● PROMPT
Rewrite every line in the items below as a Markdown table with the columns "Row" and "Line." Number the rows in order and omit any blank lines.

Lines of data
## start

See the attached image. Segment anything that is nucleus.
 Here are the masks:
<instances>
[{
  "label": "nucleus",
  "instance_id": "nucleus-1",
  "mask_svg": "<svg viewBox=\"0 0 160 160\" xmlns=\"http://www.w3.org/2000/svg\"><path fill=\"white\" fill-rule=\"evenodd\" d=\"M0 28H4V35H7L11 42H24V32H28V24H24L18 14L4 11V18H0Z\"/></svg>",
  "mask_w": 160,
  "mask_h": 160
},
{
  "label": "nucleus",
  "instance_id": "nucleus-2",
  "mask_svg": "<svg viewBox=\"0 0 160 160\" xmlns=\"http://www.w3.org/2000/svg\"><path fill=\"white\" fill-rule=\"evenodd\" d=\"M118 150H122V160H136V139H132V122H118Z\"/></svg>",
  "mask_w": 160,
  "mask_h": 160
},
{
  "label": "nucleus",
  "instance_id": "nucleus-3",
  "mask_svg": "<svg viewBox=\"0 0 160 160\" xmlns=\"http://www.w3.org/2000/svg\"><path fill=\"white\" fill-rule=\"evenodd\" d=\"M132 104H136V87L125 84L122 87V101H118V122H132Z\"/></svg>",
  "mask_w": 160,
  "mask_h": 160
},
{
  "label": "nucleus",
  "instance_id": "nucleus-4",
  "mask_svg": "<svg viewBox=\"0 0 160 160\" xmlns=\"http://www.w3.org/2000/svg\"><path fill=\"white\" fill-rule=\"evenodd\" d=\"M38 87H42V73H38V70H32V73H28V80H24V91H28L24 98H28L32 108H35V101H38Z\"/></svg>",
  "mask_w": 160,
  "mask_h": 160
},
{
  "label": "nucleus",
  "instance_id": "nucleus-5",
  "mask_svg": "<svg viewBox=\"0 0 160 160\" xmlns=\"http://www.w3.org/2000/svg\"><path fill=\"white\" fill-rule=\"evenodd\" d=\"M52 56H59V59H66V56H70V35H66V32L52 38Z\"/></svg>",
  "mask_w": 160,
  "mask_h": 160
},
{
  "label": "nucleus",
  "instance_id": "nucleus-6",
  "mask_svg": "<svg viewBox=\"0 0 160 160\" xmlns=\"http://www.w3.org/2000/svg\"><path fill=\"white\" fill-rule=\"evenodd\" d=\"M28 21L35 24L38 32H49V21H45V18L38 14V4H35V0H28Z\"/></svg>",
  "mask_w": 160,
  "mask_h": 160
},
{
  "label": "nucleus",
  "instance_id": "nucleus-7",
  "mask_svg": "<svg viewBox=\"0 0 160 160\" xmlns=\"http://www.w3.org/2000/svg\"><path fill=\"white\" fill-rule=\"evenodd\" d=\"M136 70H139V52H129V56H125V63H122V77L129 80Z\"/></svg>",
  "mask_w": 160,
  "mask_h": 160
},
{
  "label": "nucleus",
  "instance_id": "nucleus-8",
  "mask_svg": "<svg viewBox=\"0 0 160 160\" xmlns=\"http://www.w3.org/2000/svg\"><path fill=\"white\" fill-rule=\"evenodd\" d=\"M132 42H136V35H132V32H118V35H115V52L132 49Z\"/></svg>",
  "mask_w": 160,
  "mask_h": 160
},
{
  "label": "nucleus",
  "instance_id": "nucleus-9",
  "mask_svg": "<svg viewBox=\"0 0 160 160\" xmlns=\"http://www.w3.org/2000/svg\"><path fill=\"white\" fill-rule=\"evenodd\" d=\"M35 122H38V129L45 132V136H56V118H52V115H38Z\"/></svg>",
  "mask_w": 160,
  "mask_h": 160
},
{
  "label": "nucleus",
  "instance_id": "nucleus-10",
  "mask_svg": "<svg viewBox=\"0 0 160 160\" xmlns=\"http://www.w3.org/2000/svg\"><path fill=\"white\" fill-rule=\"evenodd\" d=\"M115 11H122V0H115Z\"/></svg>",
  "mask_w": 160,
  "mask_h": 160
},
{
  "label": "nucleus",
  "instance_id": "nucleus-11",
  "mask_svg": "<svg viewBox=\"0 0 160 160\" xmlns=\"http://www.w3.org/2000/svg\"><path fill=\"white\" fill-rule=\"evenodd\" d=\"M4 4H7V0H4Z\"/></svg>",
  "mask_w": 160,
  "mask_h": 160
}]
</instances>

## end

● THE ANSWER
| Row | Line |
|---|---|
| 1 | See the attached image. Segment anything that is nucleus. |
| 2 |  Here are the masks: |
| 3 | <instances> |
| 4 | [{ |
| 5 |   "label": "nucleus", |
| 6 |   "instance_id": "nucleus-1", |
| 7 |   "mask_svg": "<svg viewBox=\"0 0 160 160\" xmlns=\"http://www.w3.org/2000/svg\"><path fill=\"white\" fill-rule=\"evenodd\" d=\"M0 28H4V35H7L11 42H24V32H28V24H24L18 14L4 11V18H0Z\"/></svg>", |
| 8 |   "mask_w": 160, |
| 9 |   "mask_h": 160 |
| 10 | }, |
| 11 | { |
| 12 |   "label": "nucleus", |
| 13 |   "instance_id": "nucleus-2", |
| 14 |   "mask_svg": "<svg viewBox=\"0 0 160 160\" xmlns=\"http://www.w3.org/2000/svg\"><path fill=\"white\" fill-rule=\"evenodd\" d=\"M118 150H122V160H136V139H132V122H118Z\"/></svg>", |
| 15 |   "mask_w": 160, |
| 16 |   "mask_h": 160 |
| 17 | }, |
| 18 | { |
| 19 |   "label": "nucleus", |
| 20 |   "instance_id": "nucleus-3", |
| 21 |   "mask_svg": "<svg viewBox=\"0 0 160 160\" xmlns=\"http://www.w3.org/2000/svg\"><path fill=\"white\" fill-rule=\"evenodd\" d=\"M132 104H136V87L125 84L122 87V101H118V122H132Z\"/></svg>", |
| 22 |   "mask_w": 160, |
| 23 |   "mask_h": 160 |
| 24 | }, |
| 25 | { |
| 26 |   "label": "nucleus", |
| 27 |   "instance_id": "nucleus-4", |
| 28 |   "mask_svg": "<svg viewBox=\"0 0 160 160\" xmlns=\"http://www.w3.org/2000/svg\"><path fill=\"white\" fill-rule=\"evenodd\" d=\"M38 87H42V73H38V70H32V73H28V80H24V91H28L24 98H28L32 108H35V101H38Z\"/></svg>", |
| 29 |   "mask_w": 160, |
| 30 |   "mask_h": 160 |
| 31 | }, |
| 32 | { |
| 33 |   "label": "nucleus", |
| 34 |   "instance_id": "nucleus-5", |
| 35 |   "mask_svg": "<svg viewBox=\"0 0 160 160\" xmlns=\"http://www.w3.org/2000/svg\"><path fill=\"white\" fill-rule=\"evenodd\" d=\"M52 56H59V59H66V56H70V35H66V32L52 38Z\"/></svg>", |
| 36 |   "mask_w": 160, |
| 37 |   "mask_h": 160 |
| 38 | }, |
| 39 | { |
| 40 |   "label": "nucleus", |
| 41 |   "instance_id": "nucleus-6", |
| 42 |   "mask_svg": "<svg viewBox=\"0 0 160 160\" xmlns=\"http://www.w3.org/2000/svg\"><path fill=\"white\" fill-rule=\"evenodd\" d=\"M28 21L35 24L38 32H49V21H45V18L38 14V4H35V0H28Z\"/></svg>", |
| 43 |   "mask_w": 160, |
| 44 |   "mask_h": 160 |
| 45 | }, |
| 46 | { |
| 47 |   "label": "nucleus", |
| 48 |   "instance_id": "nucleus-7", |
| 49 |   "mask_svg": "<svg viewBox=\"0 0 160 160\" xmlns=\"http://www.w3.org/2000/svg\"><path fill=\"white\" fill-rule=\"evenodd\" d=\"M136 70H139V52H129V56H125V63H122V77L129 80Z\"/></svg>", |
| 50 |   "mask_w": 160, |
| 51 |   "mask_h": 160 |
| 52 | }, |
| 53 | { |
| 54 |   "label": "nucleus", |
| 55 |   "instance_id": "nucleus-8", |
| 56 |   "mask_svg": "<svg viewBox=\"0 0 160 160\" xmlns=\"http://www.w3.org/2000/svg\"><path fill=\"white\" fill-rule=\"evenodd\" d=\"M132 42H136V35H132V32H118V35H115V52L132 49Z\"/></svg>", |
| 57 |   "mask_w": 160, |
| 58 |   "mask_h": 160 |
| 59 | }, |
| 60 | { |
| 61 |   "label": "nucleus", |
| 62 |   "instance_id": "nucleus-9", |
| 63 |   "mask_svg": "<svg viewBox=\"0 0 160 160\" xmlns=\"http://www.w3.org/2000/svg\"><path fill=\"white\" fill-rule=\"evenodd\" d=\"M35 122H38V129L45 132V136H56V118H52V115H38Z\"/></svg>", |
| 64 |   "mask_w": 160, |
| 65 |   "mask_h": 160 |
| 66 | }, |
| 67 | { |
| 68 |   "label": "nucleus", |
| 69 |   "instance_id": "nucleus-10", |
| 70 |   "mask_svg": "<svg viewBox=\"0 0 160 160\" xmlns=\"http://www.w3.org/2000/svg\"><path fill=\"white\" fill-rule=\"evenodd\" d=\"M115 11H122V0H115Z\"/></svg>", |
| 71 |   "mask_w": 160, |
| 72 |   "mask_h": 160 |
| 73 | }, |
| 74 | { |
| 75 |   "label": "nucleus", |
| 76 |   "instance_id": "nucleus-11", |
| 77 |   "mask_svg": "<svg viewBox=\"0 0 160 160\" xmlns=\"http://www.w3.org/2000/svg\"><path fill=\"white\" fill-rule=\"evenodd\" d=\"M4 4H7V0H4Z\"/></svg>", |
| 78 |   "mask_w": 160, |
| 79 |   "mask_h": 160 |
| 80 | }] |
| 81 | </instances> |